| SHORT EXERCISE A |
Count the lines in the rows that contain the string "verge", treating uppercase and lowercase as different. Reply with the number only.

| PAGE |
--- BEGIN ---

Express this time average as $$\frac{1}{2}+\frac{1}{4T}\sin 2T.$$

The time $T$ becomes very large, it does not approach $0$. As time becomes large, the term $\frac{1}{4T}(\frac{1}{4}\sin 2T$ approaches $0$, since $\sin 2T$ remains between $-1$ and $1$. So the long term time average is very close to $\frac{1}{2}$. In terms of limits, we have $$\lim_{T\to\infty}\frac{1}{T}\left[\frac{1}{2}T+\frac{1}{4}\sin 2T\right]=\frac{1}{2}.$$

Remarks: $1.$ There may be no good reason to assume that the process starts at time $0$. The time average from time $t=T_0$ to time $T$ is $$\frac{1}{T-T_0}\left[\frac{1}{2}(T-T_0)+\frac{1}{4}(\sin^2 2T -\sin^2 2T_0)\right].$$ This expression also approaches $\frac{1}{2}$ as $T$ becomes very large.

--- END ---

| SHORT EXERCISE B |
Continue the passage on the long-term time average from where it stops.

| DATA EXCERPTS |
--- BEGIN ---

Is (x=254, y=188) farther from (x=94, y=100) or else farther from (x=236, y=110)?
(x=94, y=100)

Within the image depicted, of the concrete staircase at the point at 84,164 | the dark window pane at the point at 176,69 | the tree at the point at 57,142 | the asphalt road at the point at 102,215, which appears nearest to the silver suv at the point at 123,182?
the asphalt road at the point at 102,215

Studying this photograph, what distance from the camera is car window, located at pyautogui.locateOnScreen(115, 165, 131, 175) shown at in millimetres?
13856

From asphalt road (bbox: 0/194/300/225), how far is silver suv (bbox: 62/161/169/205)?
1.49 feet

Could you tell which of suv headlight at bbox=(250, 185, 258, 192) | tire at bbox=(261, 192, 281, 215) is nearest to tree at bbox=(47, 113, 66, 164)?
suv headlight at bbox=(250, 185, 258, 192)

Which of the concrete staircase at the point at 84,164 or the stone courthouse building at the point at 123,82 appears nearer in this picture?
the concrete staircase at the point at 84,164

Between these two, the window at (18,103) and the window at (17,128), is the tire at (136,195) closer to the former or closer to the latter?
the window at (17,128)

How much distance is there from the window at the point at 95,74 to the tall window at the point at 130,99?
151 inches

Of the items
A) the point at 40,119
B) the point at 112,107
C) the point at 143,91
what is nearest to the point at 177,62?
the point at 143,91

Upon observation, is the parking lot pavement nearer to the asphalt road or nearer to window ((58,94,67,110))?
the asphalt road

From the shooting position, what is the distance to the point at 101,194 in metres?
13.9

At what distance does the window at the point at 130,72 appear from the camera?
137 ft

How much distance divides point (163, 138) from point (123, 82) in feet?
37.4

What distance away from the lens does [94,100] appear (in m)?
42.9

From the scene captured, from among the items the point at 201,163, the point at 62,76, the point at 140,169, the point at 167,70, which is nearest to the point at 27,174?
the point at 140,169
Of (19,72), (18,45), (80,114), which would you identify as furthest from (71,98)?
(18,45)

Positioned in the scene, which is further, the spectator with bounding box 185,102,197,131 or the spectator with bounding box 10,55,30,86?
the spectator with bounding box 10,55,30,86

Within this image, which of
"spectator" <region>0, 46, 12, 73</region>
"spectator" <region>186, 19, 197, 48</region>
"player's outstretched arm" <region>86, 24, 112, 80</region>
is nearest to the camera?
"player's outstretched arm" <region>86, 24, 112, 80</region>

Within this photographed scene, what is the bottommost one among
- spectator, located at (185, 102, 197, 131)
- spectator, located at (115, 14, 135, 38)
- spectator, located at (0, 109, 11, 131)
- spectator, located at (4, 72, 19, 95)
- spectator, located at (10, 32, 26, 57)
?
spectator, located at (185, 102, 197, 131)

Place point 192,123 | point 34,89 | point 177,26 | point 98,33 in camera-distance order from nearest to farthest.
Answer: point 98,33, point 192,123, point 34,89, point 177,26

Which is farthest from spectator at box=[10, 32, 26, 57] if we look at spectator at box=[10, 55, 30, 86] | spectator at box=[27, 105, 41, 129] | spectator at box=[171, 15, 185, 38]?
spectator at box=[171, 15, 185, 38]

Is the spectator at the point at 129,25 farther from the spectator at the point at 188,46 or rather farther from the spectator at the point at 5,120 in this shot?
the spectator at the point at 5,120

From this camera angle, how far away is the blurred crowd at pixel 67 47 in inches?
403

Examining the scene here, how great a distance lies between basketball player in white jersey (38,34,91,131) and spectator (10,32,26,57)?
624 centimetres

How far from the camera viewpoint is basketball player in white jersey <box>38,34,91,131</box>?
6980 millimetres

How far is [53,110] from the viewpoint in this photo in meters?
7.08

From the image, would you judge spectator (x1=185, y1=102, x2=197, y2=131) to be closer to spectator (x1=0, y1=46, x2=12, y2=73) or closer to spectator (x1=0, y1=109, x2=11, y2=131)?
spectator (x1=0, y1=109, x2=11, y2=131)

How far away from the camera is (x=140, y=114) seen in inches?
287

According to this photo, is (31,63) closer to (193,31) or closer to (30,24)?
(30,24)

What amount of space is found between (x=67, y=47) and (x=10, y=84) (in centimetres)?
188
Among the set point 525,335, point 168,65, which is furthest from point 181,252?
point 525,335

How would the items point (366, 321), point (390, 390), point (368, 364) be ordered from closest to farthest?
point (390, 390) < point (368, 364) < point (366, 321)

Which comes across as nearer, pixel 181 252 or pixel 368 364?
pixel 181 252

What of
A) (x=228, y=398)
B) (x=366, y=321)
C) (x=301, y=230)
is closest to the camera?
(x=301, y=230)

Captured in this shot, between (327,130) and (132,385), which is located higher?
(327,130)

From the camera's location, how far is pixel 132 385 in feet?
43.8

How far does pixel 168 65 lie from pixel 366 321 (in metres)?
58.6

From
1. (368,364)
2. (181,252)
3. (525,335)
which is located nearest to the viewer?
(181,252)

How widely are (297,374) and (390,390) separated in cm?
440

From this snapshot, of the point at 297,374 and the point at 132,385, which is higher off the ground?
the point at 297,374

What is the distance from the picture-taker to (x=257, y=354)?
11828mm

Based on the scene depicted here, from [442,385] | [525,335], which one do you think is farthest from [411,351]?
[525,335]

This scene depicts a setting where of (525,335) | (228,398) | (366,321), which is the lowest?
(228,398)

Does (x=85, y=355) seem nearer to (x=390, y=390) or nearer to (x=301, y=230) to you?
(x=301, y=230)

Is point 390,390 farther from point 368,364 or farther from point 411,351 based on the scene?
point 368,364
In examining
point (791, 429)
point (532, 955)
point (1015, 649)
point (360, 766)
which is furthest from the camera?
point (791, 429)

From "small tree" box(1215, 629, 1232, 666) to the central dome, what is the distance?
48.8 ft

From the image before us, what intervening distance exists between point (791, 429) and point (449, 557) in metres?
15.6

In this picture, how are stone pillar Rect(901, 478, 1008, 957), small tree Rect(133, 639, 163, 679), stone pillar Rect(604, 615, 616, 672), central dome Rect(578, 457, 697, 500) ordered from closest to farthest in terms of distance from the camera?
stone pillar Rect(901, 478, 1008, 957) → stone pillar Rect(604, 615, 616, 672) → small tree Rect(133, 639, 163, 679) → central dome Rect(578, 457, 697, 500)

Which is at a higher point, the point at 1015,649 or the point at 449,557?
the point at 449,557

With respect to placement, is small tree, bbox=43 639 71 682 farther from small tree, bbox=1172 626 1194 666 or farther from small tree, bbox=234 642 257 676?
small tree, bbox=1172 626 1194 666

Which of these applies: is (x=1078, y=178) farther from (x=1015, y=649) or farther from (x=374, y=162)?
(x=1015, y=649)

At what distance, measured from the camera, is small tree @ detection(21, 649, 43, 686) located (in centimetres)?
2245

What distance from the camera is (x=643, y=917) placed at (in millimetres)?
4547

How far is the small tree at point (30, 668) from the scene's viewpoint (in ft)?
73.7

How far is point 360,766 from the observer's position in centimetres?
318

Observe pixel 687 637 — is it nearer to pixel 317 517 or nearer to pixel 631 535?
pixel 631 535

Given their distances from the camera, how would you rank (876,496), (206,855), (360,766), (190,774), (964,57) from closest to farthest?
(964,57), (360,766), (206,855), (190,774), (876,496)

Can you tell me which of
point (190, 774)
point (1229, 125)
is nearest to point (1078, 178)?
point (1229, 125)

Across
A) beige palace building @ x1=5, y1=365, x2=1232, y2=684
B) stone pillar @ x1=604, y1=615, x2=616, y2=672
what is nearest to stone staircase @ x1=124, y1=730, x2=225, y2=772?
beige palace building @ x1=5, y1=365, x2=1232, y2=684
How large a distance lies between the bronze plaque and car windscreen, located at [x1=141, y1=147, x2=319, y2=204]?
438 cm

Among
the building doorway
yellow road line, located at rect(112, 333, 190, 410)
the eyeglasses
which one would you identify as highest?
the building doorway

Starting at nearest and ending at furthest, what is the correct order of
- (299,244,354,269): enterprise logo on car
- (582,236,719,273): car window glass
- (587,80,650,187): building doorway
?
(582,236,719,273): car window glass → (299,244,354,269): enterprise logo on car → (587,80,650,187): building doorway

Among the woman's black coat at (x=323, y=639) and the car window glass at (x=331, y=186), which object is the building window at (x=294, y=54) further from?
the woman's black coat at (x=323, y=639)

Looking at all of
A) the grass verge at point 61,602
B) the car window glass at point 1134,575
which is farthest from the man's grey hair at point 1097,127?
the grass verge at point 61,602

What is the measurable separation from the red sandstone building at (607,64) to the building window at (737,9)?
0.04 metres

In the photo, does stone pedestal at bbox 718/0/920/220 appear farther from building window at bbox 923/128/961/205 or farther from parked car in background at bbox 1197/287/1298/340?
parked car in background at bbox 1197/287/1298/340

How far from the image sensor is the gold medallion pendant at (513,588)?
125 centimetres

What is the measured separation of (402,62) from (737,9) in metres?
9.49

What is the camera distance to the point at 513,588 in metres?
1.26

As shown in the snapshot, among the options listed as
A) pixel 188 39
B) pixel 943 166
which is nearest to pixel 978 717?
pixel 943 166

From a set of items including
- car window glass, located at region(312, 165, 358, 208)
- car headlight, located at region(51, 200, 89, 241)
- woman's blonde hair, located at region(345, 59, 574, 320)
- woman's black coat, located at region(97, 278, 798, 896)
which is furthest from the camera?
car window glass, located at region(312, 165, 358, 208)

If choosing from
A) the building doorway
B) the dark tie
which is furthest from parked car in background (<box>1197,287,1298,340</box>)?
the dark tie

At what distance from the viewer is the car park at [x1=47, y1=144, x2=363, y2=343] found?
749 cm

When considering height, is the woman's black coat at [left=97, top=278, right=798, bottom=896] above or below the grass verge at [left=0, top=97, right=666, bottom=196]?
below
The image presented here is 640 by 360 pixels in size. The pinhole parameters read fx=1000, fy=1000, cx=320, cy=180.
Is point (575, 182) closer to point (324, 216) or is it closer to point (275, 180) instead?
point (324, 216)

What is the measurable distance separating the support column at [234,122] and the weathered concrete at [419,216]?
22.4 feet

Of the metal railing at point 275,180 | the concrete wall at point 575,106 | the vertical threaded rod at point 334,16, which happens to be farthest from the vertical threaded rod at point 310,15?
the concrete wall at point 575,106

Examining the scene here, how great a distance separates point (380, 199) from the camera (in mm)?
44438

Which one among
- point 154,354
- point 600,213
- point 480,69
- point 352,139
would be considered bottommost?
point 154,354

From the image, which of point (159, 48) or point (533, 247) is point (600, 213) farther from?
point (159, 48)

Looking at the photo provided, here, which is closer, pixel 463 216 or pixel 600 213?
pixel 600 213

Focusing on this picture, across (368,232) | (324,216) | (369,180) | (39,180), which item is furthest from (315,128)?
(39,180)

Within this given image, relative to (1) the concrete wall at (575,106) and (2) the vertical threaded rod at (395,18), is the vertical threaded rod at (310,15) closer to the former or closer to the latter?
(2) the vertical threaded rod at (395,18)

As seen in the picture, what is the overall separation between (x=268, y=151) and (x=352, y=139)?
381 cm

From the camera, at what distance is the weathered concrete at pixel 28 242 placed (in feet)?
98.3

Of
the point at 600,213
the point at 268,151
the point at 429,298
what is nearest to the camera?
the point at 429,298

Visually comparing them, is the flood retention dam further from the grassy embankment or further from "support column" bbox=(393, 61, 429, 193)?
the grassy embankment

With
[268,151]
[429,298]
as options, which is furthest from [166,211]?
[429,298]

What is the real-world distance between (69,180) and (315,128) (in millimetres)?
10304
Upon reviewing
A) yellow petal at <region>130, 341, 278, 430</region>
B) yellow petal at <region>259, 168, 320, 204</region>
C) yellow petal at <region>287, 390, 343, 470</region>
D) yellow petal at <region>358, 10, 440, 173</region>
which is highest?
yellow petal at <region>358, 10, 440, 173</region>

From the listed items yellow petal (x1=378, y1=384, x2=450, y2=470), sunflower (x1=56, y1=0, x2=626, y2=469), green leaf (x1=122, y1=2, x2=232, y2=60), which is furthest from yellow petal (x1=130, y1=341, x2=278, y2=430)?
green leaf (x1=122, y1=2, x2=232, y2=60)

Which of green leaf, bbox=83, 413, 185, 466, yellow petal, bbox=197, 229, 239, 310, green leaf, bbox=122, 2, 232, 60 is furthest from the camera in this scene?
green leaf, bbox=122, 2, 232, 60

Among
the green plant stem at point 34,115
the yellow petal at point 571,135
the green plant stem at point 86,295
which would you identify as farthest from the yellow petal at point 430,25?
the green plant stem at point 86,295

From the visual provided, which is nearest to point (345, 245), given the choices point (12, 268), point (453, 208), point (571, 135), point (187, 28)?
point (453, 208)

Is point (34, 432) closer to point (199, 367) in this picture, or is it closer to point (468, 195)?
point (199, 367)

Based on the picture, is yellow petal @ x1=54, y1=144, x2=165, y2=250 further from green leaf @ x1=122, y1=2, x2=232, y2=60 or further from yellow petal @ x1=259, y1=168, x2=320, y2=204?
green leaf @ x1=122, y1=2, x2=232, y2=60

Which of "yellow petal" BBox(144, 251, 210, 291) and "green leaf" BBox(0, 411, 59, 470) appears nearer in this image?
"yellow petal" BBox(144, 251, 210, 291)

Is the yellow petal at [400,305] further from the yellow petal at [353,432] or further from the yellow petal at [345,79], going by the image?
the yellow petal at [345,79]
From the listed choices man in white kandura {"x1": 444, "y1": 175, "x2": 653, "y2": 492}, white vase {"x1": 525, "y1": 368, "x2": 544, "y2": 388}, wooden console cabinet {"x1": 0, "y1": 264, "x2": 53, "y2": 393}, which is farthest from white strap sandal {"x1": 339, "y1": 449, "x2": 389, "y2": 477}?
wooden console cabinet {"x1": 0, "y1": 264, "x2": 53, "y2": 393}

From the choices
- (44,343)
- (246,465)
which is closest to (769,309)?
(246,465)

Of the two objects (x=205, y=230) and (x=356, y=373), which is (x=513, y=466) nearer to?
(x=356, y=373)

--- END ---

| RIGHT ANSWER A |
3

| RIGHT ANSWER B |
$2.$ In your post, you gave an expression for the time average over the interval from $0$ to $T$, and we obtained the long-term time average from that. However, we can do it more simply. If $T$ is very large, the time average is the same as the time average of $\sin^2 x$ over one full period of the sine function. If we look at the graph of $\cos x$, we see that this is the same as the time average of $\cos^2 x$ over a full period. But $\sin^2 x+\cos^2 x=1$ for all $x$, so the time average of $\sin^2 x+\cos^2 x$ over a full period is $1$. It follows that each of $\sin^2 x$ and $\cos^2 x$ has time average $\frac{1}{2}$ over a full period.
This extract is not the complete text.